日本の古代の竪穴式住居は、藤森照信氏の言う「一屋一室」の原型と言えます。それが必要から床を持つようになります。神戸市の「箱木千年住宅」がその例で、近世の住宅の先駆けとなり、映画にみられるような近代の家まで繋がります。

 日本は高温多湿で植物の生育のための環境が整っています。木を伐採しても植林して60年も経ると十分に育ち材木として使用できます。山の斜面で育つ桧や杉は冬の寒さに耐え十分な強度を持ち、住宅の柱や梁などに使われて来ました。これらの木で作られる伝統的住宅形式と日本民族に本来備わっていたであろうメンタリティと相まって、長い時間を掛けて日本人を作り上げてきたと言えるようです。(木造軸組工法と日本人)

 この映画の時代の日本家屋は襖、障子、ガラス戸等の可動間仕切りで仕切られています。可動間仕切りをすべて外したら、家のこちらから向こう側を見通すことが出来ます。したがって内と外の連続性が高く、自然を身近に感じ、自然とともに暮らす生活を送ってきました。風が抜け、花鳥風月に親しみ、西洋人には雑音としか聞こえない虫の声さえも楽しむ豊かな文化を育ててきたのです。(屋根の位置が高くなり、家の内と外の関係の変化もその発展形と言えます。)

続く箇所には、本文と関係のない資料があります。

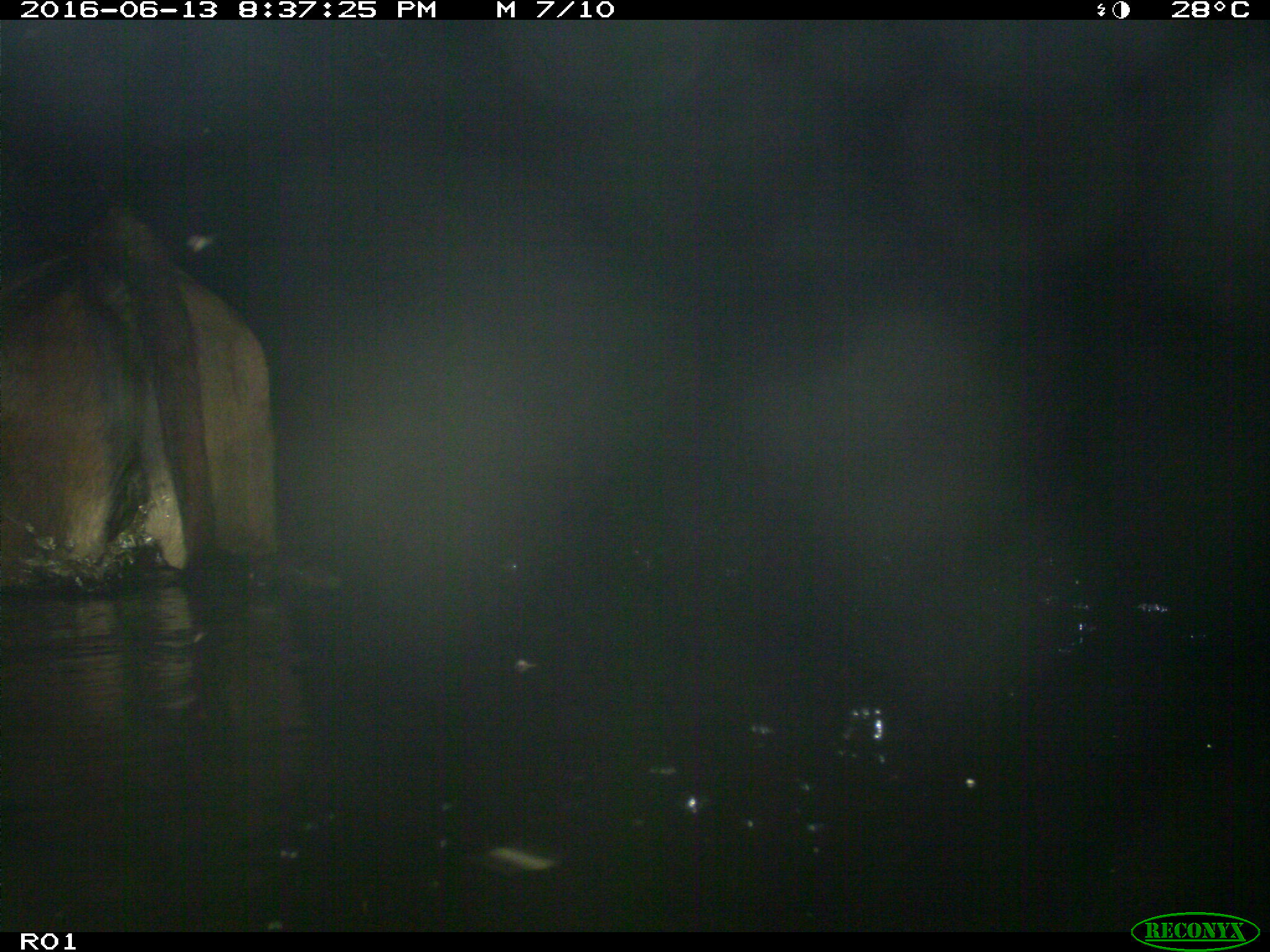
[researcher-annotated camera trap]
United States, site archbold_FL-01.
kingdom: Animalia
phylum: Chordata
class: Mammalia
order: Artiodactyla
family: Bovidae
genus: Bos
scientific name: Bos taurus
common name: domestic cow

 また、襖や障子による音の遮蔽性が乏しい中で、家族はその発する音を聞き、気配を感じながら生活しているわけです。改めて言葉を発することなく、また西洋人のようにキスやハグで確認する必要のない関係が確立されているのでしょう。知らず知らずのうちに周りを気遣い、他人を思いやり、自らの立つ位置を知る日本人の複雑で細やかな心が育つようです。(「一屋一室」の家として機能しています。)
 ドアのある個室に個人が独立して居る西洋のキッパリとした人間関係とは異なります。

家族団欒
書斎として
着替え 洋から和へ
布団作り
話合い
子供達の遊び場

 次の一枚の写真は勉強机に二人の子供のいる場面です。それは玄関の脇に位置しています。この小部屋も襖で仕切られ、家族全員に見守られる場所に設けられています。子供同士の遊びの中や、大人との日々の交わり、この映画では鉄道模型とその線路をめぐる親子の確執が事件として描かれています。機嫌を損ねた子供は弟と家を飛び出します。「一屋一室」の家の中には立て籠もる場所がないのです。家は子供にとって日常の些細な出来事や事件を通じて日本人の考え方や、やり方を自然と身につける躾や教育の場になります。

 こうして成長に従い、知らず知らずのうちに大人の世界に溶け込んでいくわけです。

机と子供達

 『麥秋』は70年余り前の小津監督の傑作ですが、現在の西洋風の「LDK(居室) + 個室」の住まい方とは違う懐かしさがあります。

 それに反し、新しく建つ住宅はいつの間にか、「LDK + 個室」の西洋型になっています。その上、多くの家庭は核家族で人間関係も複雑ではありません。

 この映画の「一屋一室」の住宅の住まい方は古い過去の郷愁でしかないのでしょうか?